23 December 2025, 15:46

TeamViewer-Aktie: Bank unter Kaufverpflichtung

Eine Anschlagtafel mit ein paar Notizen daran.

TeamViewer-Aktie: Bank unter Kaufverpflichtung

TeamViewers Aktienkurs steigt dank ungewöhnlicher Marktdynamik

Der Aktienkurs von TeamViewer klettert aufgrund einer ungewöhnlichen Marktkonstellation. Zwei Großbanken müssen bis Januar 2026 Millionen von Aktien erwerben, was den Kurs nach oben treibt. Das Unternehmen verzeichnet zudem jüngste Gewinne: Allein im vergangenen Monat stieg der Aktienkurs um über 6 %.

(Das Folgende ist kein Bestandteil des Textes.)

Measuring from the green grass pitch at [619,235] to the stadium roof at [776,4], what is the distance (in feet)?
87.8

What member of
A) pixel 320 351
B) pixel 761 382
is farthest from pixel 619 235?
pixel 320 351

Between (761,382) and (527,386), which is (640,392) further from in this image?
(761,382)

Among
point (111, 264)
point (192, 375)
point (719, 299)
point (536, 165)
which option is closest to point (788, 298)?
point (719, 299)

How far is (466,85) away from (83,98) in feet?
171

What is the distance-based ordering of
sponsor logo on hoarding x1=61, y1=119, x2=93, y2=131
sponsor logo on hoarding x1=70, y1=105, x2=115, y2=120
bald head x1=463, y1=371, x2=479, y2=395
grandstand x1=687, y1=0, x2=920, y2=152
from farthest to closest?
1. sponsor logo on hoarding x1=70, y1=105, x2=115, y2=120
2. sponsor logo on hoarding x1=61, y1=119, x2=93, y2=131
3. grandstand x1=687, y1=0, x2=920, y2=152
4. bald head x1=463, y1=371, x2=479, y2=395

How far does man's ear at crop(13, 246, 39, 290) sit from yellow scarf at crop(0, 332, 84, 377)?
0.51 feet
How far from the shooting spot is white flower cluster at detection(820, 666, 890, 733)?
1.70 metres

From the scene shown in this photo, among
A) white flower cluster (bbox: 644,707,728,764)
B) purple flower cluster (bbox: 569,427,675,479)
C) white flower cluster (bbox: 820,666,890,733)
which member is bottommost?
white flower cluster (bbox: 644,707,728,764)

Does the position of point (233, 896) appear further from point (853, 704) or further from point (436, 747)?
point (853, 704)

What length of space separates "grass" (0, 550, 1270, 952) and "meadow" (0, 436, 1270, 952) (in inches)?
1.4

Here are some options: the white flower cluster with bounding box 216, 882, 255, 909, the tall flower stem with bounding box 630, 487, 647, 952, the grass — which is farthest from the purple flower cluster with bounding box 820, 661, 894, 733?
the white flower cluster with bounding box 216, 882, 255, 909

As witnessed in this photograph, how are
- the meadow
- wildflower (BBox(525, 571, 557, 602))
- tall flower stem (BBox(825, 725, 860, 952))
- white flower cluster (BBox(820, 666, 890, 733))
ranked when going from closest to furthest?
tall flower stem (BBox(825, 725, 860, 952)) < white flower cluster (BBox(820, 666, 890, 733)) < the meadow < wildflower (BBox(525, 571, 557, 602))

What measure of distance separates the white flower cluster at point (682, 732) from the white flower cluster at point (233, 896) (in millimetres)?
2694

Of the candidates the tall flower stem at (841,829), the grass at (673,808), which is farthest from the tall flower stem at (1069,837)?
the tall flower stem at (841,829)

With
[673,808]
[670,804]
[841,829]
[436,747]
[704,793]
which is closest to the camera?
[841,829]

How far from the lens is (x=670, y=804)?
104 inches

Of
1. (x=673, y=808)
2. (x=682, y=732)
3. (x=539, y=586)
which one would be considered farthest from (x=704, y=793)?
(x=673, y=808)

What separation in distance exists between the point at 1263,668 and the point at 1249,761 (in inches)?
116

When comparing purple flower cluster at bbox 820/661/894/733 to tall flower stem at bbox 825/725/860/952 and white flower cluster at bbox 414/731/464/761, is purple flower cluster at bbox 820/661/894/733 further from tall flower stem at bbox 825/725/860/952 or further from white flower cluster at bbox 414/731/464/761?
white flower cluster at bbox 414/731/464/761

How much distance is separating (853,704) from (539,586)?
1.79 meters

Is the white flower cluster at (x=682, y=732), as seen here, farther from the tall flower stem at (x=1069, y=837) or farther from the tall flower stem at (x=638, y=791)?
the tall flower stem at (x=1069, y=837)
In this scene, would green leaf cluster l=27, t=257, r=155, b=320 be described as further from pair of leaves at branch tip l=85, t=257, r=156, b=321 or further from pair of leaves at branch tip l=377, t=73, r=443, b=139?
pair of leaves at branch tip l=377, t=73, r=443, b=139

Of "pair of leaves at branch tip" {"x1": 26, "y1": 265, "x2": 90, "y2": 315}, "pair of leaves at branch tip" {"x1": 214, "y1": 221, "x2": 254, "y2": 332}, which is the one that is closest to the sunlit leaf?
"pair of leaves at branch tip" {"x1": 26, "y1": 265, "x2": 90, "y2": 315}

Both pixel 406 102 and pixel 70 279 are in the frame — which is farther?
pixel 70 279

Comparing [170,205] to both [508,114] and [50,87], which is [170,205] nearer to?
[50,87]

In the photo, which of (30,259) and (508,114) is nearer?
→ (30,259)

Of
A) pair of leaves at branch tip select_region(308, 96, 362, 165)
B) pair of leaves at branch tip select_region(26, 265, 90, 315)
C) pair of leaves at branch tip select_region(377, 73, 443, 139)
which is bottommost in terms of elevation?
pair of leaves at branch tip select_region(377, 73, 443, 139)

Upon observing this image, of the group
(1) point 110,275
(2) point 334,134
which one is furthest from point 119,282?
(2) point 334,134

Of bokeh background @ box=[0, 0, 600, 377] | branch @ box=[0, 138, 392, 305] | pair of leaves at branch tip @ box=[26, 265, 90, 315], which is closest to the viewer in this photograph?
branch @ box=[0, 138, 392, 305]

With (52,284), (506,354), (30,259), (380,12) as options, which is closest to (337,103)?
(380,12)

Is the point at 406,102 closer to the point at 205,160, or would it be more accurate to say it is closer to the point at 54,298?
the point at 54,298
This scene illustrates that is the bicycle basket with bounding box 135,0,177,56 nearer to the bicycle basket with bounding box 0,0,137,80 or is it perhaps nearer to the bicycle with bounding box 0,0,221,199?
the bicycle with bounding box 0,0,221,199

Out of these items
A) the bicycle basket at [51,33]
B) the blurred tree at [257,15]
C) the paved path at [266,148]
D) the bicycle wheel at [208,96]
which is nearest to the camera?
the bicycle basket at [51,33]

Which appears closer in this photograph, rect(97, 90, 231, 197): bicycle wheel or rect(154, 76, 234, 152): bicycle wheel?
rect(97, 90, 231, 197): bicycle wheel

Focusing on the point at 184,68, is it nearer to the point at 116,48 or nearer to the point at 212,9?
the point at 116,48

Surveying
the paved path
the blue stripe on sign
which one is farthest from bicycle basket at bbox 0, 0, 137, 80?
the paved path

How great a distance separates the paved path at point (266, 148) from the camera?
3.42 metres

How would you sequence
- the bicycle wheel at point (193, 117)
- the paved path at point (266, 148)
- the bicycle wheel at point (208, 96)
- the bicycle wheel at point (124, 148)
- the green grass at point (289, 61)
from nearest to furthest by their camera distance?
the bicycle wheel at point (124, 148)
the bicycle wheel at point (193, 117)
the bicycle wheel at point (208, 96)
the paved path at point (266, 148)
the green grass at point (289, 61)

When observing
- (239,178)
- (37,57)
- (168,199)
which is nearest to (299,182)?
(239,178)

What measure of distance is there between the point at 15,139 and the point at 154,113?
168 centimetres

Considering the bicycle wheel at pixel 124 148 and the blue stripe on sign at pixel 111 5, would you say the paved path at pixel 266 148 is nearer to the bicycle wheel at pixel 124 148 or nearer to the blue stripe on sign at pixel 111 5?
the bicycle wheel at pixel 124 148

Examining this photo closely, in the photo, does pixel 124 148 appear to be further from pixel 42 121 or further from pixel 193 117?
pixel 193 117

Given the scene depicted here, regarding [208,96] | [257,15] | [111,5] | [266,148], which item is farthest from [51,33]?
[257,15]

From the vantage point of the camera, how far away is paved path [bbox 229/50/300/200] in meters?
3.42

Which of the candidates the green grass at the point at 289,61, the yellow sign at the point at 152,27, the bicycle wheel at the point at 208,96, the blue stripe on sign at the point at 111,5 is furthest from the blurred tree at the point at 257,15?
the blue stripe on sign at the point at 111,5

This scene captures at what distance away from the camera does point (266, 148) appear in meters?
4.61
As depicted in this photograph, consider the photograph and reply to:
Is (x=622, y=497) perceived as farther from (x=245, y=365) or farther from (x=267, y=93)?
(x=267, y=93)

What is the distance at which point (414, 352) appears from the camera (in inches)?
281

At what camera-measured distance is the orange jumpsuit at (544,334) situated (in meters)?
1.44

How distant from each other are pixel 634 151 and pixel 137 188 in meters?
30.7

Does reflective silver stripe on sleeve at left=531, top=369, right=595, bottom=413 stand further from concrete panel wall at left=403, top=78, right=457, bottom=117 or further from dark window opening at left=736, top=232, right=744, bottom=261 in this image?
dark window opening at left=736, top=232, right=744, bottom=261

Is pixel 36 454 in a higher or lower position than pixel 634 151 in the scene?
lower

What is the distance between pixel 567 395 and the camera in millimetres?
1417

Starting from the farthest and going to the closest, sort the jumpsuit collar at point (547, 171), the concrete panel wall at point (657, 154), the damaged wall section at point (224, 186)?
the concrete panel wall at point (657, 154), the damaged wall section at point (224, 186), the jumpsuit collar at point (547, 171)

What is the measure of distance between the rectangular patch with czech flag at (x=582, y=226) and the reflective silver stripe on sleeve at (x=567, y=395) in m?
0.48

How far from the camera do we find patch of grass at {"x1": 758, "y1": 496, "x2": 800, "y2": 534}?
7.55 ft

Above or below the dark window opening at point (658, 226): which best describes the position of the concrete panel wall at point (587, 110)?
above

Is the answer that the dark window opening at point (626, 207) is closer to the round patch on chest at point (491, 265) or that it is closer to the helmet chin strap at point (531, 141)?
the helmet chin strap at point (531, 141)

Sowohl die Bank of America als auch JPMorgan sind verpflichtet, jeweils rund 5 Millionen TeamViewer-Aktien zu kaufen. Diese Verpflichtung ergibt sich aus einem physischen Tauschgeschäft (physical swap), das großvolumige Käufe erzwingt und das Angebot verknappt. Der daraus resultierende Nachfragedruck hat die Aktie in Richtung der Widerstandsmarke von 6,00 Euro getrieben, wo sie sich derzeit nur mühsam halten kann.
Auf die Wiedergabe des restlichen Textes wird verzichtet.